O conceito de salvação também sofre, com esta visão de igreja e de culto. Há membros de igrejas evangélicas que acham que todas as religiões são iguais, que “religião, cada um tem a sua”, que a verdade sobre Deus é ampla (ou relativa) e o que vale é ser bonzinho, que Deus dará um jeito. Não têm noção alguma do que seja o plano de Deus em Cristo. A banalidade das letras dos corinhos contribui para isso, porque nada ensinam, apenas evocam boa sensação. Ser cristão é cada vez mais experimentar sensações que crer em Alguém e esposar uma visão de vida.
Segmentos da igreja perderam a centralidade de Cristo e sua cruz. Assim perderam conteúdo teológico e identidade, tornando-se um clube recreativo-espiritual-educacional, reunindo pessoas com uma moral sadia, ou do mesmo nível social.
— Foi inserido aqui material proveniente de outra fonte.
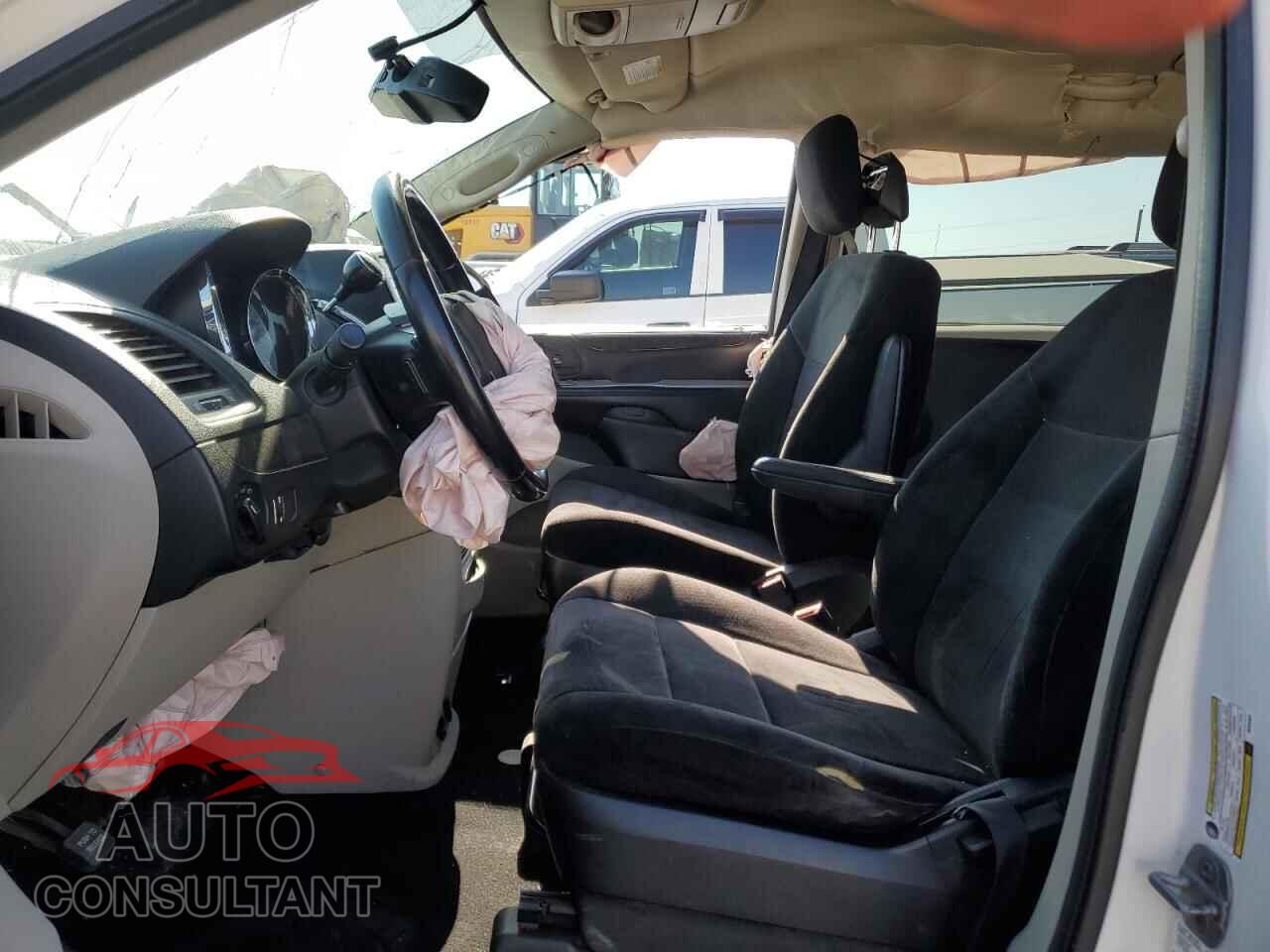 DODGE CARAVAN 2011 - 2D4RN4DG2BR754634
O ardor evangelístico se perde (se tudo vai dar certo, por que incomodar os outros e me perturbar, com esse negócio de evangelização?). A grande crise de algumas igrejas hoje é de fundamentos: o que é uma igreja, exatamente? Quem é Jesus Cristo? O que é salvação? Igreja é mais que clube espiritual ou lugar para se fazer carreira espiritual. As megas-igrejas, muitas vezes, parecem mais com empresas que com um agrupamento dos salvos pelo sangue de Cristo. Uma empresa humana com verniz religioso.
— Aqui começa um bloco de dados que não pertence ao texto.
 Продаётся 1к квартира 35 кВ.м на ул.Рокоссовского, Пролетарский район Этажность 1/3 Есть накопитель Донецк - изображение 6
A igreja não é uma confraria de bonzinhos aos seus próprios olhos. Nem de reformadores sociais. Igreja é um grupo de pessoas que provou a graça de Deus na pessoa de Jesus Cristo, creu nele, comprometeu-se com ele no simbolismo do batismo, identificando-se com sua morte e ressurreição. Igreja é um grupo de pessoas que crê que apenas o evangelho, não ideologias políticas e humanas, tem a resposta para este mundo. Por isto valoriza mais a pregação do evangelho que qualquer outro discurso. Sua base de fé é a declaração cristológica da igreja primitiva: “Pois o que primeiramente lhes transmiti foi o que recebi: que Cristo morreu pelos nossos pecados, segundo as Escrituras, foi sepultado e ressuscitou no terceiro dia, segundo as Escrituras” (1Co 15.3-4). A igreja crê na morte vicária de Cristo e em sua ressurreição. Sem isto, não há igreja. Há simpsonismo espiritual.
Num dos desenhos, quando Bart, seu filho, lhe pergunta qual é a sua religião, Homer diz: “Você sabe, aquela que tem umas regras muito boas, porém, não funcionam na vida real. Ah, chama-se cristianismo”. Bart diz, em outro desenho, sobre a questão do juízo: “Acho que vou ter uma vida cheia de pecados seguida por um súbito arrependimento no leito de morte”. É este o conceito do valor do evangelho que o desenho transmite. Talvez seja o de muitos dos nossos. A santidade é tão escassa e a graça é tão mal compreendida! Homer Simpson deveria ser um personagem fictício. Temo que seja membro de muitas igrejas.
Você é, realmente, igreja de Jesus ou um Homer Simpson? Seu compromisso com Jesus é radical, de entrega da vida e engajamento com o seu reino, ou apenas uma perspectiva cultural?